Ces deux clans s’opposent à coup d’études. Mais qui a raison? Comment expliquer que ces opinions diamétralement opposées trouvent toutes deux des défenseurs convaincus?

Follow the money

Cet adage bien connu nous enjoint de garder un esprit critique et de poser la question fondamentale: À qui bénéficie une étude? Évidemment, les anti-conspirationnistes nous diront qu’il est trop facile de voir un complot partout, qu’il faut d’abord prouver ce qu’on avance… Ah, ha! Voilà :

Les journalistes du magazine Mother Jones ont fait un travail admirable, dont j’ai déjà parlé dans L’arrière-goût du sucre, le 7 décembre 2012. Il y est question du dossier complet qu’une dentiste, Cristin Kearns Couzens, et un chercheur, Gary Taubes, ont publié et qui met en lumière les machinations de cette industrie pour empêcher que quiconque fasse un lien entre la consommation de sucre et ses méfaits. Je dois d’ailleurs confesser que, moi le premier, même étant convaincu du lien entre la consommation de sucre et le diabète, j’ai longtemps éviter de le mentionner de peur de me faire rabrouer et discréditer. J’ai bien changé… :-)

L'industrie du sucre en rajoute

Dans son article How the Sweetner Industry Sugar-Coats Science publié par Mother Jones du 25 juin 2014, la journaliste Gabrielle Canon rapporte les sommes versées par des compagnies de néfaste food comme contributions politiques à la sénatrice américaine Blanche Lincoln, présidente du Comité sénatorial sur l’agriculture, la nutrition et la foresterie. Ainsi en 2014, Coca Cola a versé, seulement pour cette sénatrice, plus de 16 000$, Pepsi 14 000$, etc.

En 2010, General Mills (les céréales sucrées) a dépensé en contributions au même comité 62 850$. Les dépenses en efforts de lobby de cette même compagnie auprès du gouvernement américain, entre 2007 et 2013, totalisent 7 389 300$. (Vous avez bien lu plus de 7 millions).(1) Une commission Charbonneau, avec ça?

SÉRIE D'EXERCICES
1/ D'après le texte sur l'industrie du sucre, quelle somme General Mills a-t-elle dépensée en 2010 en contributions au comité sénatorial ?
2/ Rédigez la suite du texte sur l'industrie du sucre, à partir de sa dernière phrase.

DONNÉES FOURNIES
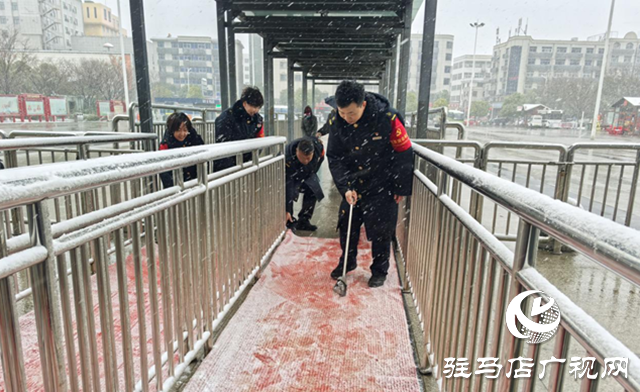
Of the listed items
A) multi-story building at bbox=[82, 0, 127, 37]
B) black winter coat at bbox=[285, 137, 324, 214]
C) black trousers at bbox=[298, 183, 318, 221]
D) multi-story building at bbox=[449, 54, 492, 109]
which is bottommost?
black trousers at bbox=[298, 183, 318, 221]

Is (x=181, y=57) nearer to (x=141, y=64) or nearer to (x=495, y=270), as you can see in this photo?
(x=141, y=64)

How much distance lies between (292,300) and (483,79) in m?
106

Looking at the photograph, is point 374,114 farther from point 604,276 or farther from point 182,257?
point 604,276

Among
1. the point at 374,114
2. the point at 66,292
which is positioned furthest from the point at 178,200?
the point at 374,114

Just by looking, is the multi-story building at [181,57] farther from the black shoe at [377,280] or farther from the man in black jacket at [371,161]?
the black shoe at [377,280]

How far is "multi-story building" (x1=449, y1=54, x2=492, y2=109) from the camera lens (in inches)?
3814

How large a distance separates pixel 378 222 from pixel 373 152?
0.64 meters

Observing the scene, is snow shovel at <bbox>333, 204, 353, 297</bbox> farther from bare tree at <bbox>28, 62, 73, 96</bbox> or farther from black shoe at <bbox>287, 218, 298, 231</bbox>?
bare tree at <bbox>28, 62, 73, 96</bbox>

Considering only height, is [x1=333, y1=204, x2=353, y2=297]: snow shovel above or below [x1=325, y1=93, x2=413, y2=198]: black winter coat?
below

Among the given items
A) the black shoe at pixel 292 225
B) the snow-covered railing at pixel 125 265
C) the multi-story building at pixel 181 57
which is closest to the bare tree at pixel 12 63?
the black shoe at pixel 292 225

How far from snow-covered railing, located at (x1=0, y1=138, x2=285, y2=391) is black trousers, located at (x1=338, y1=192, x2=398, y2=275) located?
36.0 inches

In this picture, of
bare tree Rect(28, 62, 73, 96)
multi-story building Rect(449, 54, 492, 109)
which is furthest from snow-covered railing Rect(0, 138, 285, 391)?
multi-story building Rect(449, 54, 492, 109)

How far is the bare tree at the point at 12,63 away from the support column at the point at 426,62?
24.0m

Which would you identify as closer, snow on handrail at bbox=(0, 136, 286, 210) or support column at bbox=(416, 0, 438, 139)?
snow on handrail at bbox=(0, 136, 286, 210)
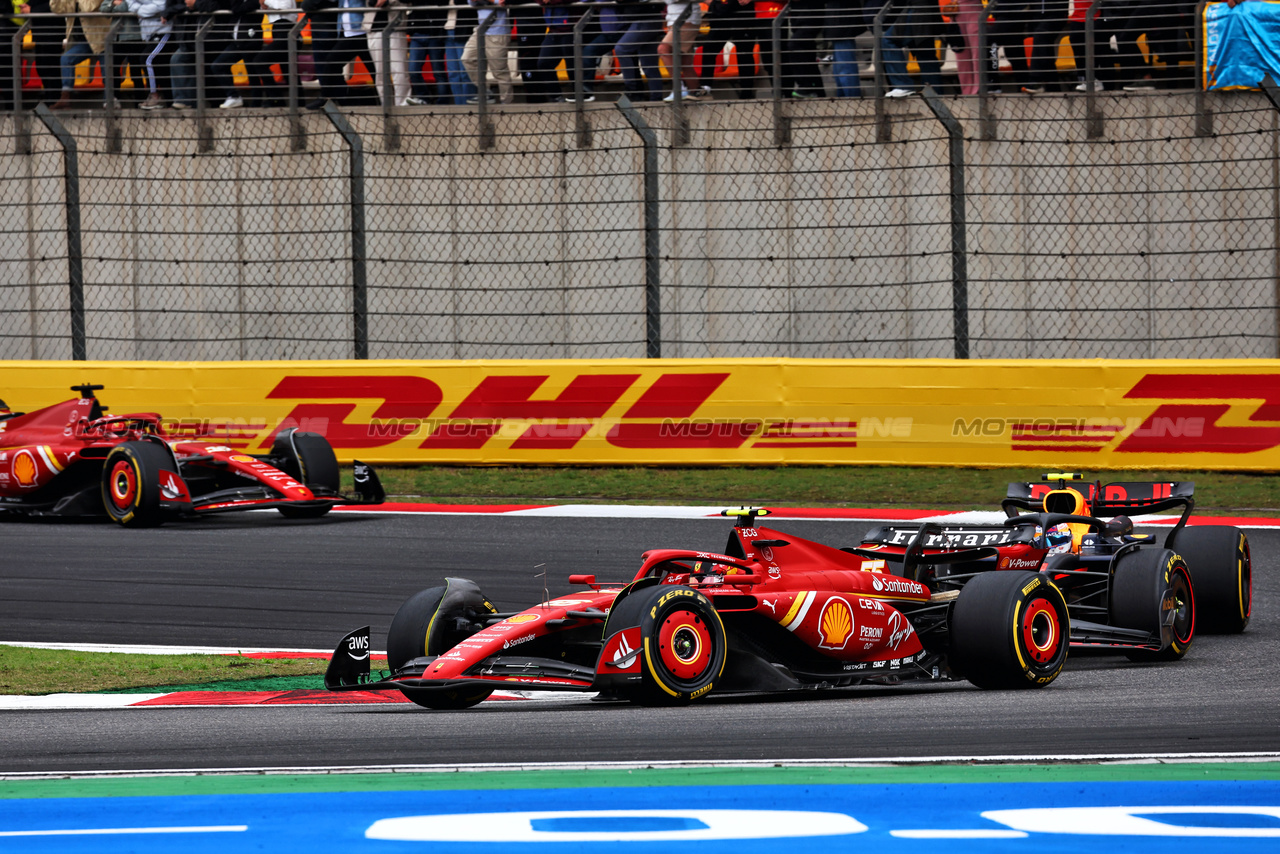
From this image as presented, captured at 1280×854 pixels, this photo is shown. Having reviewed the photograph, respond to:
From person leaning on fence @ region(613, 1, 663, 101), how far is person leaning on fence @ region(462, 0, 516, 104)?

RÉSULTATS OBTENUS
1/ 62 850$.

2/
La quantité de sucre a augmenté de façon alarmante dans l’alimentation. Par exemple, dans mon billet du 16 décembre 2011 : Un Jos Louis* pour déjeuner?, je vous faisais part des travaux du Environmental Working Group (EWG) qui montrait cette augmentation démesurée de sucre dans les céréales pour déjeuner. Depuis, la situation ne s’est certes pas améliorée. Dans un autre article de Mother Jones paru le 15 mai 2014, sous la plume de Dana Liebelson, on apprend qu’une portion de certaines céréales à déjeuner peut contenir plus de sucre que 13 biscuits aux brisures de chocolat…

Le premier exemple donné, les fameux Rice Crispies qui, lorsque j’étais jeune, se targuaient de ne contenir que très peu de sucre, contiennent la même dose de sucre qu’un biscuit. Parmi les plus grands coupables, les Granolas de la compagnie Blanchard & Blanchard contiennent l’équivalent en sucre de 7,9 biscuits, et le grand gagnant, les Cocoa Frosted Flakes de Liebers… un époustouflant 13,6 biscuits!!!!! Si, comme moi, vous restreignez à 3 le nombre de biscuits que vos enfants peuvent manger au dessert (lorsqu’il y en a…), pensez-y avant de leur donner des céréales au déjeuner!

Pourquoi tant de sucre?

Les 2 raisons principales sont:

  1. le sucre est subventionné aux États-Unis, donc il est très peu couteux pour les entreprises, et surtout,
  2. le sucre est un peu comme une drogue: plus on en mange, plus on a le gout d’en manger. L’ajout de sucre dans les aliments industriels est donc pratiquement garant d’une augmentation de leur consommation.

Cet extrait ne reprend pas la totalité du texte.